Kamusal Alanda Ahlâk ve Değişim

III. Risale-i Nur Kongresi Sonuç Bildirileri

II. Masa

Kamusal alanda ahlâkın ve değişimin anlaşılabilmesi için öncelikle ahlâkın kaynağı ve çerçevesi hakkında bilgi sahibi olmak gerekir. Birinci masanın tebliği ile bu konu yeterince açıklığa kavuşturulmuş olduğundan yeniden bu konuya girmeye ihtiyaç duymuyoruz. Bu nedenle aşağıda önce kamusal alan kavramını ve ardından da ahlâkın bu kavram açısından anlamını ve kapsamını inceleyeceğiz.

A. KAMUSAL ALAN

Kamusal alandaki kamu, sözlük anlamı itibariyle, amme veya umum ya da "Biz kimseye kin tutmazuz, kamu âlem birdir bize" diyen Yunus Emre'nin dilindeki anlamıyla "cümle alem-herkes" olarak anlaşılabilir. Diğer deyişle insanın başkaları ile ilişki içinde olduğu her durum esasen kamusal bir durumdur ve bu türden ilişkilerin yaşandığı her mekân kamusal alandır.
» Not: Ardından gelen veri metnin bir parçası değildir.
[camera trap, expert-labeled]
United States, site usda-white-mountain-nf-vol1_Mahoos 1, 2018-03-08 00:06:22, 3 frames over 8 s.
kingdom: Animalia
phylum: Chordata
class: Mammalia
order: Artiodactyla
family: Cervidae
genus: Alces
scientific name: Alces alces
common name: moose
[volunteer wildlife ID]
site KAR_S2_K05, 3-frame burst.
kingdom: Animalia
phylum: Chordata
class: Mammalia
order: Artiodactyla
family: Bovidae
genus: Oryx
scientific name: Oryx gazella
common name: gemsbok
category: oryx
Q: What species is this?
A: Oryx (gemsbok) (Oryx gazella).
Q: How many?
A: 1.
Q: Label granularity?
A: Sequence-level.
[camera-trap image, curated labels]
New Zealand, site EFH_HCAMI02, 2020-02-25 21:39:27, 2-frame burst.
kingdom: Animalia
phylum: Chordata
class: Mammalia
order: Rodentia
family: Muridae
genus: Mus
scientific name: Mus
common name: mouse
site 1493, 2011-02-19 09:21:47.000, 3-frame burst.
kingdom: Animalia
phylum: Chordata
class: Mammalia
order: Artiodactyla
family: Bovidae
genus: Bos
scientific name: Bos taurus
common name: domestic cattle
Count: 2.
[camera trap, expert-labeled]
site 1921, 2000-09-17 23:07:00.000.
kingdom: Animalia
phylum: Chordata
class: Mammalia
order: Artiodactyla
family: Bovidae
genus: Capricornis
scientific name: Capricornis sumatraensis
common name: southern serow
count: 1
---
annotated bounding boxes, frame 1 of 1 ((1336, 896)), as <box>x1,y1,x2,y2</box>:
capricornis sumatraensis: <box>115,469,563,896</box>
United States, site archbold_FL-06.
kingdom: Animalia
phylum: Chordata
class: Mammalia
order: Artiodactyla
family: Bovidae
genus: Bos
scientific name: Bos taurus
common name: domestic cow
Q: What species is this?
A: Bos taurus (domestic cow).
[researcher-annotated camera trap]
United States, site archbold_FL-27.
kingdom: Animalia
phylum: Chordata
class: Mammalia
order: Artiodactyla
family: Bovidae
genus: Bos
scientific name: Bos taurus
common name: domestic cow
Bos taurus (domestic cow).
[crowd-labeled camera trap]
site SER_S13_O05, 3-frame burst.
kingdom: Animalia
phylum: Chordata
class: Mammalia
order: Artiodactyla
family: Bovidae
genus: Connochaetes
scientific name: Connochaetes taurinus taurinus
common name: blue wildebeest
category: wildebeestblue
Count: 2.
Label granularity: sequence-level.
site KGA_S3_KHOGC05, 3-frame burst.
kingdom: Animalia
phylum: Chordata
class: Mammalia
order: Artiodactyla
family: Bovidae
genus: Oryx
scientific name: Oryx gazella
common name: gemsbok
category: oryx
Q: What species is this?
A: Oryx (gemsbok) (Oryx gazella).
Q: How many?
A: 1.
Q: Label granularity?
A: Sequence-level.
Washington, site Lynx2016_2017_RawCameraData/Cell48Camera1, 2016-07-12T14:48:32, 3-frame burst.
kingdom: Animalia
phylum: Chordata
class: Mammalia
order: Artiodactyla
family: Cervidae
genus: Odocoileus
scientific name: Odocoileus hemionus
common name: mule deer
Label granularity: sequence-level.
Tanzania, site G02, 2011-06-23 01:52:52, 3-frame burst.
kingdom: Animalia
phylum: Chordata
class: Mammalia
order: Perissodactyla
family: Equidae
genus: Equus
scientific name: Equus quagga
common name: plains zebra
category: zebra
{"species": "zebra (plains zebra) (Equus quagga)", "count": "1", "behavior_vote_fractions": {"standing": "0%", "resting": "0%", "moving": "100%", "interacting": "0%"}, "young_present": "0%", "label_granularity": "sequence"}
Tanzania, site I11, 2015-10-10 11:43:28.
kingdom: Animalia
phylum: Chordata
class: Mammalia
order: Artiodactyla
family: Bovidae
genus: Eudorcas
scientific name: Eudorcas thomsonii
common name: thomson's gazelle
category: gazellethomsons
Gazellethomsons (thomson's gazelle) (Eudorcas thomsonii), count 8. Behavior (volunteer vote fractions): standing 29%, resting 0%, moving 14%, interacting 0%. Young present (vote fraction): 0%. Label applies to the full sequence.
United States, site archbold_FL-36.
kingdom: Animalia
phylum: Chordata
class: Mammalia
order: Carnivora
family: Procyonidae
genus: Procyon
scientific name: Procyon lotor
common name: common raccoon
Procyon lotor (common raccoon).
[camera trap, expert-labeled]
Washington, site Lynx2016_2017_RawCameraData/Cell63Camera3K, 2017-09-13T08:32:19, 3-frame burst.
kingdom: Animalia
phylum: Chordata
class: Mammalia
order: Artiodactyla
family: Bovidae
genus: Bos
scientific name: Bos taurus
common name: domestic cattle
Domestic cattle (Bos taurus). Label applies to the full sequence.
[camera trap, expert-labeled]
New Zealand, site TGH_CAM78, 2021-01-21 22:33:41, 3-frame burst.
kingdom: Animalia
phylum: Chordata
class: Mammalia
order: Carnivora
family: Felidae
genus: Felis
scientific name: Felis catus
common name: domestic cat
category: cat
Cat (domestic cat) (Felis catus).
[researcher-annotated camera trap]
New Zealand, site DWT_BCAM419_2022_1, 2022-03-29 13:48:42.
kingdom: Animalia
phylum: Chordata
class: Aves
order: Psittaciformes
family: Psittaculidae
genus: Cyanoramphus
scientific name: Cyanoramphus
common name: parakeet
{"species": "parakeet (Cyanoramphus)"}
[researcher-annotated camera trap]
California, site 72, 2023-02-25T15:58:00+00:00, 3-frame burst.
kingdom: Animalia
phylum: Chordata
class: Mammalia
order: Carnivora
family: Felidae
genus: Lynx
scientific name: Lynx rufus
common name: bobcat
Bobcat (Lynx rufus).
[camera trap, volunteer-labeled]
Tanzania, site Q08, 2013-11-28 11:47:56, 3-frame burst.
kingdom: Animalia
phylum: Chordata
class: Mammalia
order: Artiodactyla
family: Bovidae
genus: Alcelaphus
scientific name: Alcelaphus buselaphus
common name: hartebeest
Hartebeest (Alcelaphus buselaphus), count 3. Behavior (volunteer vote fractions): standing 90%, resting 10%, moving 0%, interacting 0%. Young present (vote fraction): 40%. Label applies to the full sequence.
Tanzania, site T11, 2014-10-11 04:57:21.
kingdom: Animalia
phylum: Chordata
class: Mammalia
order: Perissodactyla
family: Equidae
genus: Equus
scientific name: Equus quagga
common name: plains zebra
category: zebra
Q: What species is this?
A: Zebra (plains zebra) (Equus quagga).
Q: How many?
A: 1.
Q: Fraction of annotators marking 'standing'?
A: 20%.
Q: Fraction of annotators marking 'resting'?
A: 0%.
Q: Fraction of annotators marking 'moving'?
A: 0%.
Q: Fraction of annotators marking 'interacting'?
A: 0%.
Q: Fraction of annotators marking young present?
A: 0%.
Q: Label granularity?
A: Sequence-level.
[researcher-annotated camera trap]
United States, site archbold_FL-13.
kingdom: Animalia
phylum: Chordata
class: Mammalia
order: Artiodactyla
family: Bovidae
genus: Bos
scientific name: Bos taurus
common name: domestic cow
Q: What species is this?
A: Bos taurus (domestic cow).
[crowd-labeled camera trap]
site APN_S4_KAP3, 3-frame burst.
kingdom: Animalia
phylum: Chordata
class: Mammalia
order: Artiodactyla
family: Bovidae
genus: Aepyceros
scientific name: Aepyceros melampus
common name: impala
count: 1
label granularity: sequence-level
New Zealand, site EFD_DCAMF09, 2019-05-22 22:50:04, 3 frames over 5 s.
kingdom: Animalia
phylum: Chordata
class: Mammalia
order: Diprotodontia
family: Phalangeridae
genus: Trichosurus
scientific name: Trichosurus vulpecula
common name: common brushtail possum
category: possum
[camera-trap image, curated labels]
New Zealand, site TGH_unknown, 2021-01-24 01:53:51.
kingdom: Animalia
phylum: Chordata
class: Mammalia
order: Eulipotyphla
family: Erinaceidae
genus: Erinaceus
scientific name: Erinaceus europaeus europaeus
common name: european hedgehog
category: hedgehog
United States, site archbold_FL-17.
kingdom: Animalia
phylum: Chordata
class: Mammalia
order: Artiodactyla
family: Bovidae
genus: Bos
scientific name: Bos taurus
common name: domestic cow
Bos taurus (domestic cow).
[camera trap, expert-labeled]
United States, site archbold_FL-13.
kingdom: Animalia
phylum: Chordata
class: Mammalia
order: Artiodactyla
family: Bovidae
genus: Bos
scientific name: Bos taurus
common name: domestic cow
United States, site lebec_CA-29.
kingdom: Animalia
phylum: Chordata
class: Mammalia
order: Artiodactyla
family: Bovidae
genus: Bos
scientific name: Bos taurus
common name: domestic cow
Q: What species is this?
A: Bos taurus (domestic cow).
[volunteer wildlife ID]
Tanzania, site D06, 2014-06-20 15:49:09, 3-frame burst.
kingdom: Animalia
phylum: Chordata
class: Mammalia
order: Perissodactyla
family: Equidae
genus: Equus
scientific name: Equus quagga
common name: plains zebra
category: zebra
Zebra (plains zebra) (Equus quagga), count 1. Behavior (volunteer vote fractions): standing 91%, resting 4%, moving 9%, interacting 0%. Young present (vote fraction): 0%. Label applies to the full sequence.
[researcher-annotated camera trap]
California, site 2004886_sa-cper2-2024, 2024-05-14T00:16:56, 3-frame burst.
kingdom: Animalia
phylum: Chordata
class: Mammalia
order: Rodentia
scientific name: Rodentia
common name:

Buna göre "biz"e yani "cümle âleme" ait ortak alan kamusal alandır. Kamusal alan sosyolojik bir kavramdır ve bu anlamda kamu devlet değildir, kamusal alan da devlete ait alan değildir. Devletin kamusal alandaki görevi özgürlükleri korumak ve kamu düzenini sağlamaktır. Bu nedenle, kamusal alan kavramını bahane ederek temel hak ve özgürlükleri kısıtlamak haklı ve meşrû değildir. Kamusal alan-özel alan ayrımının derinleştirilmesi ve otoriter bir zihniyete araç edilmesi, sadece toplumsal barışı zedelemekle kalmaz, bugün Türkiye'de en fazla şikâyet edilen gayrıahlâki tutum ve davranışların da sergilenmesine sebep olur. Üstelik devlet adına ve kamu düzenini sağlamak gerekçesiyle bu yapılırken toplumsal barış bozulmakta ve sonuçta kamu düzeni yıkılmaktadır. Yine bu nedenle aşağıda kamusal alan kavramı bir kamu (devlet) otoritesi alanı anlamında veya hukukî bir kavram olarak değil, ortak alan anlamında kullanılacaktır.

B. AHLÂK

Ahlâkın bazı temel özellikleri vardır:

1. Bir davranışın ahlâkî olup olmadığı o davranışın vicdanî olması ile doğrudan ilgilidir. İnsanı hayvandan ayıran ve insan yapan ilk özelliği vicdanıdır. Vicdan vahye muhatap olur. Bu nedenle bütün dinî inanışlarda, ilk insan, aynı zamanda vicdan sahibi ilk varlık ve vahyin ilk muhatabı yani Adem-Peygamber'dir. Yine bu nedenle din edeptir. Bediüzzaman'ın ifadesiyle "gaye-i insaniyet ve vazife-i beşeriyet, ahlâk-ı İlâhiye ile ve secâyâ-i hasene ile tahallûk etmektir."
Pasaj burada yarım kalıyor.